_TASK BRIEF:_
From the outline in the post on predicting rooting interests on reddit, list every top-level section, leaving out the indented subsections.

---
layout: code-post
title: Pedicting rooting interests on reddit
description: Going to see if we can predict neutral fan rooting interests from reddit posts.
tags: [neural nets]
---

In this notebook / post I'm going to try to see if we can predict who a
supposedly neutral fan is rooting for in the (as of this writing) about to
end Lakers-Heat NBA finals. To do this, I'm going to attempt to scrape posts
from game threads by Heat and Lakers fans to train an LSTM based model. As long
as I can scrape the flair from from the reddit API, this should be doable. If
not, then I will have to scrape from the team specific subreddits and try that
way.

Outline:
- Accessing Reddit
  - Reddit's API
  - Getting posts
- Making a dataset
  - Encoding posts
  - Saving the data
- Training a model
- Test set predictions

## Accessing reddit

If you don't know what [reddit](https://reddit.com/) is, it's a website that is
organized into communities called _subreddits_. The site has _users_ which belong to
multiple subreddits. Each subreddit contains a sequence of _submissions_ (also called
_posts_) which can be links
to other sites, images, or text. Each post contains _comments_ which are text only
an are made by the users. The _comment section_ is organized as a forest of trees
wich top level comments and then comments nested below each top level comment. Each
user can have a _flair_ which varies with the subreddit they are posting in. The
flair and username are posted along with each comment. The flair will contains a
small image as well as text. Not every user has a flair associated to it for every
subreddit to which they belong. It is not always required to be a member of the
subreddit in order to post, although this varies by community.

We will be using the NBA subreddit which as of this writing has ~3.5 million users.
Users in this subreddit have flairs which denote which team the user is a supporter
of. Mine is for the Cleveland Cavaliers.

### PRAW - Exploring Reddit

In order to access reddit, we need to have a reddit account and then create an application
with that account as a developer of the application. Go to [the apps page](https://www.reddit.com/prefs/apps)

_RECORDED DATA:_
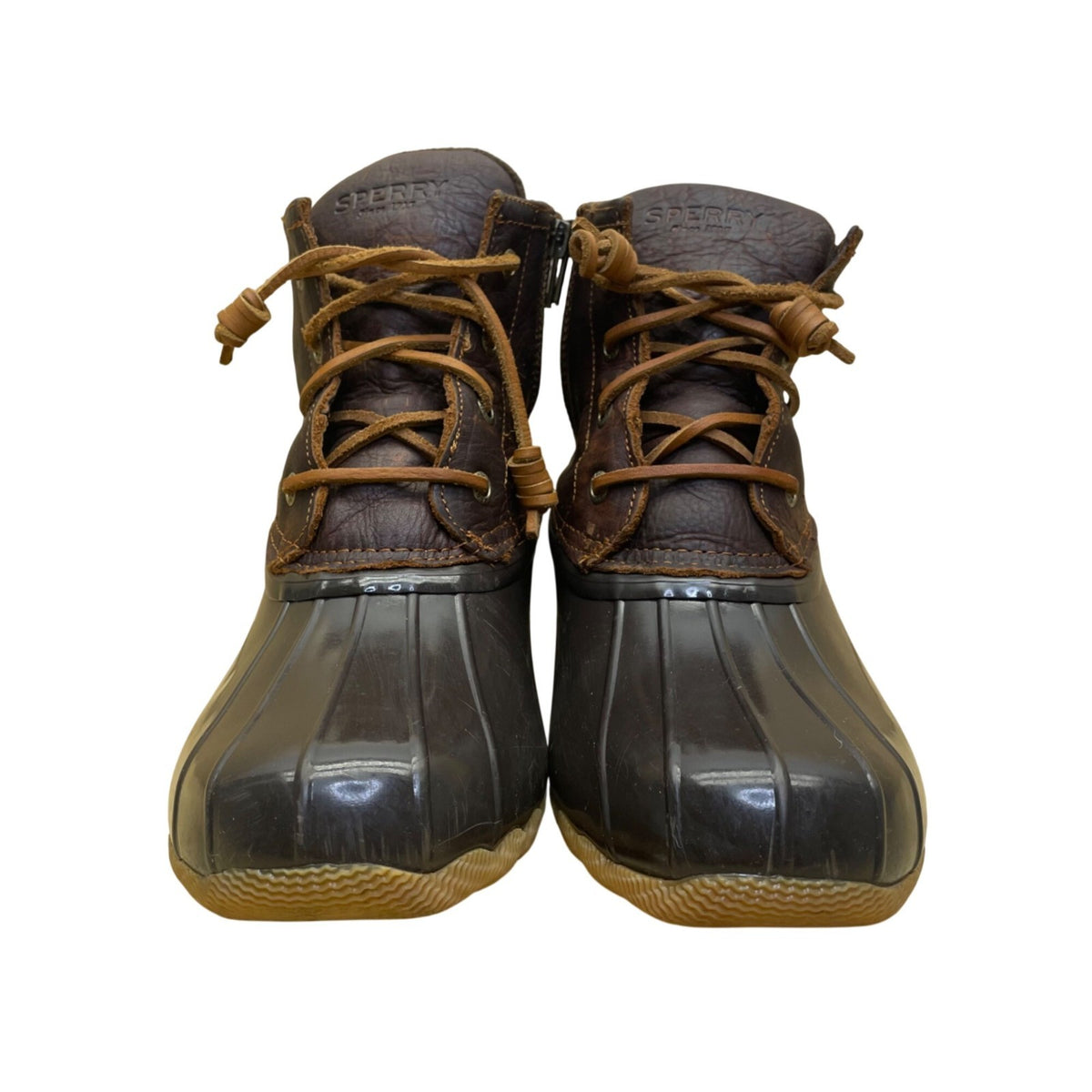 Sperry Women’s Brown Leather Classic Outdoor Waterproof Duck Boots Size 7.5W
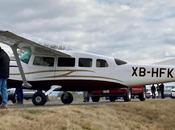 (Video) Avioneta aterriza Súper Carretera Rioverde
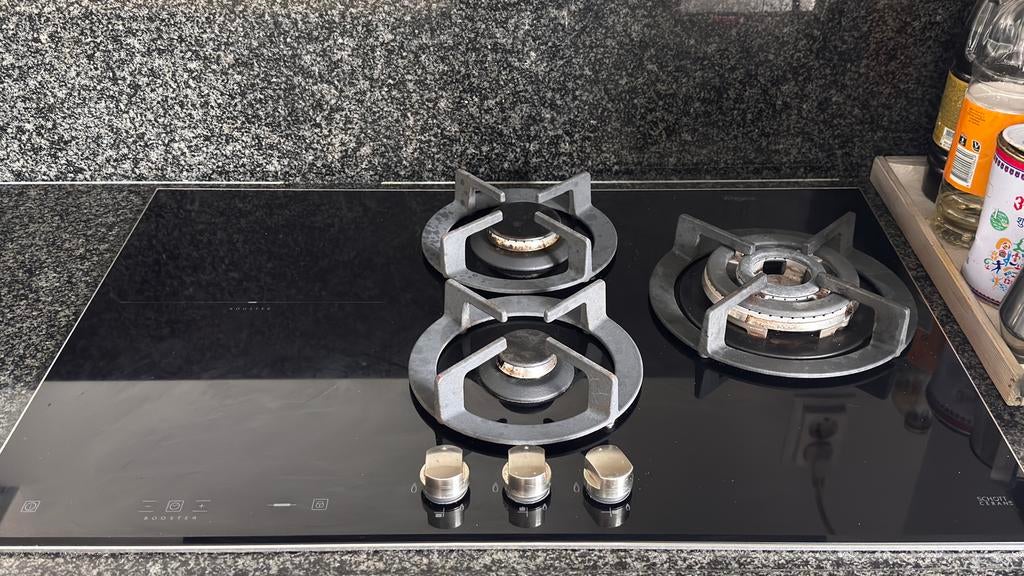 Whirlpool Kookplaat: Gas, Elektrisch & Inductie Booster, Witgoed en Apparatuur, Kookplaten, Ophalen, Gebruikt, 4 kookzones, Inbouw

_FINISHED TASK:_
- Accessing Reddit
- Making a dataset
- Training a model
- Test set predictions